April 21, 2022
Elise Hinkle was born and brought up in Sudbury, Massachusetts. After receiving her bachelor of science degree in mathematical physics from Brown University in 2019, she took a gap year from June 2019 to June 2020 and spent time working in the Compact Muon Solenoid (CMS) group at Brown University with Professors Meenakshi Narain and Ulrich Heintz.
This is her second year at UChicago pursuing graduate studies in physics and working with Professor Ed Blucher. She is a member of the Deep Underground Neutrino Experiment (DUNE) Collaboration. She explained, “We study small, neutral, elementary particles called neutrinos using Liquid Argon Time Projection Chamber (LArTPC) technology. The measurements we’re looking to make have implications for questions such as, ‘Why is there more matter than antimatter in the universe?’” We interviewed Elise about her experiences below.
Why did you choose the University of Chicago?
I was initially attracted to UChicago because of the many professors here who work on interesting research in experimental particle physics. I was also excited at the idea of living in a big city while being close to Fermilab, the site of many neutrino experiments that I was interested in working on. When I visited UChicago, I was further enticed by the welcoming nature of people I met from the department. Also, all the graduate students I spoke with seemed happy and not overworked.
Please describe something you are proud of accomplishing at UChicago.
Physics PhD students must complete an experimental requirement, either by taking a class or completing a project with a professor, to advance to candidacy. I chose to complete a project with Professor Sergei Nagaitsev in which we worked to implement a laser inclinometer device to measure micro-seismic ground motion and correct for any resulting instability in instrumentation used for physics experiments.
This project was very different from research I’d done previously, and pandemic restrictions introduced additional challenges. While I ultimately decided to do my thesis work in another research area, this project was extremely gratifying and informs how I go about research in my chosen field. I am proud of myself for pushing out of my comfort zone with this project and trying something new.
What’s something you love to do outside of the classroom and lab?
Move! Being active has always been an essential and grounding part of my life. I played soccer and ran track in high school, and I played rugby for my university team. Post-college, I’ve played some pick-up and intramural soccer, but most of my activity has been individual, such as running and weightlifting.
What are your plans post-UChicago?
Currently, I am planning to seek out a postdoctoral research position at a university or national lab. These positions would be stepping stones to an eventual position as a professor at a large research university or a full-time scientist at a national lab. However, if I decide by the end of my PhD that I want to leave academia, I would want to work as a data scientist, possibly in a role focused on sustainability and climate change mitigation and adaptation.
What support have you received at the UChicago that was particularly valuable to you?

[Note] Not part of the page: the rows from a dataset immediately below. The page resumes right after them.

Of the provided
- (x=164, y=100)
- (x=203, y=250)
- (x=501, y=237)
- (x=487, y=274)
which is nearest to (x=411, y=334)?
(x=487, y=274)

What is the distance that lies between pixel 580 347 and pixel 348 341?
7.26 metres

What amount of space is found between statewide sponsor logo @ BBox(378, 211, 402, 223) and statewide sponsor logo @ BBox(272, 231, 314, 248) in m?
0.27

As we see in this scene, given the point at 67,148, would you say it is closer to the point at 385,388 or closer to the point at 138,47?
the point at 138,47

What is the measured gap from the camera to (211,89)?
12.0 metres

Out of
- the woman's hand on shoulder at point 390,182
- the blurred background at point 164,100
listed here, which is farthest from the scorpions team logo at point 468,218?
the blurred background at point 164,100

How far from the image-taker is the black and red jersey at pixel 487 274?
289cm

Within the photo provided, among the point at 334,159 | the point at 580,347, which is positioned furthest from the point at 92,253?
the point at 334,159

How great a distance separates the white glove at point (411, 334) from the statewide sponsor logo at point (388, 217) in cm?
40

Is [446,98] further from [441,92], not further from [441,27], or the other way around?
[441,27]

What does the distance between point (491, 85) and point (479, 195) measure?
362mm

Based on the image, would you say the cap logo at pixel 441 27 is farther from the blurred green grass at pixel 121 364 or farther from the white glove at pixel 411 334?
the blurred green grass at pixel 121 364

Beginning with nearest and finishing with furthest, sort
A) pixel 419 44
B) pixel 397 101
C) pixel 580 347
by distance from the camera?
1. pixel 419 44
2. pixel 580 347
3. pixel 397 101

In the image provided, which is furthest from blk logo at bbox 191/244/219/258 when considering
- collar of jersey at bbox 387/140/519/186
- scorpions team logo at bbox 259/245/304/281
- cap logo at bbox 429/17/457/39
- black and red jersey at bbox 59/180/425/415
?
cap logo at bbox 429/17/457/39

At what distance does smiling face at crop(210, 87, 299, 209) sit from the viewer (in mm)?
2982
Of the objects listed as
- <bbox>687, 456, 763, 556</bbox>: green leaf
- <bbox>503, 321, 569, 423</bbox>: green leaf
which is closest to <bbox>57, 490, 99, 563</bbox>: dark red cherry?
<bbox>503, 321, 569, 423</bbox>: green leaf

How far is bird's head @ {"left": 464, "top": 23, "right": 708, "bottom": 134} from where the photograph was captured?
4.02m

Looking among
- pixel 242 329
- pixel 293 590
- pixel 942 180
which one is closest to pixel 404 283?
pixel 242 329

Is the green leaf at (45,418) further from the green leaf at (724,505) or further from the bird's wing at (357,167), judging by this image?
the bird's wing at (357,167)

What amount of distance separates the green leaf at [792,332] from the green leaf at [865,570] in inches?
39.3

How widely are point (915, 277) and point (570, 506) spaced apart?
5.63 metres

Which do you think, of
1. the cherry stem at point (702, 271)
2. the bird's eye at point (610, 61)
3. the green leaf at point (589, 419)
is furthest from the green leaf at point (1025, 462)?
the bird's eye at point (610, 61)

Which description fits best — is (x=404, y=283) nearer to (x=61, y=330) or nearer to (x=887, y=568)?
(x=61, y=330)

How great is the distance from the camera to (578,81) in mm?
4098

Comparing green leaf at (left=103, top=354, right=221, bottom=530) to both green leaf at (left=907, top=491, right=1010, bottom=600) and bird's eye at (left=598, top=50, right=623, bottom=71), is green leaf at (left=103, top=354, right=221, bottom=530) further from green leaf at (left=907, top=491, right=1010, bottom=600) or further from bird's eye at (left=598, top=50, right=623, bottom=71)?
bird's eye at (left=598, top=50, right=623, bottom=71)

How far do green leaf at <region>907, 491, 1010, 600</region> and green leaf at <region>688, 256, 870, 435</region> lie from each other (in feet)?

Moving to a new city and starting graduate school during a pandemic was, in many ways, a unique experience, but also was one I shared with many other graduate students. While we were not always able to gather in person, being able to connect with other graduate students, especially others who started in 2020, has been an essential part of my experience at UChicago.
Despite having our classes over Zoom, my peers in my physics classes and I were able to virtually collaborate on problem sets and offer each other advice on how to navigate various aspects of starting graduate school. As we’ve been able to gather in person more, I’ve felt that this inter-cohort connection has grown even stronger. I’m extremely grateful that we have found a way to create a supportive community despite the physical isolation that defined the beginning of our grad school experience.
If you were speaking to someone who wants to learn about UChicago, what would you tell them?
UChicago is a place full of passionate people doing exciting research in and across a multitude of disciplines. In my experience in the Physical Sciences Division and Department of Physics, there are many resources at all levels (Department, Division, and University) to help graduate students find their place both at the University and after they leave. I also have really enjoyed living in a large city and near a large body of water.
How has your background or experience prepared you to contribute to an environment where diversity and inclusion are valued?
As a queer person living with mental illness, I have personally found it important to see and meet other people with similar identities who have navigated and are navigating spaces where these identities are underrepresented (i.e. academia). This experience has emphasized to me the importance of working towards the diversification of academia while at the same time making the space more hospitable to those of all marginalized and underrepresented backgrounds.
As an undergraduate, I furthered these goals by working to promote community among women and gender minorities in physics through my participation and leadership in our Physics Women in Science and Engineering group. During my gap year, I helped to analyze and showcase data related to gender and nationality in a large experimental collaboration. As a graduate student, I have been a member and am currently a Physics Cluster Representative for the Graduate Recruitment Initiative Team (GRIT). GRIT is run by UChicago graduate students and is devoted to recruitment and retention of students from backgrounds historically underrepresented in STEM. I have also recently joined the Physics Department Equity, Diversity, and Inclusion (EDI) Committee, which is focused on identifying and furthering EDI initiatives within the department.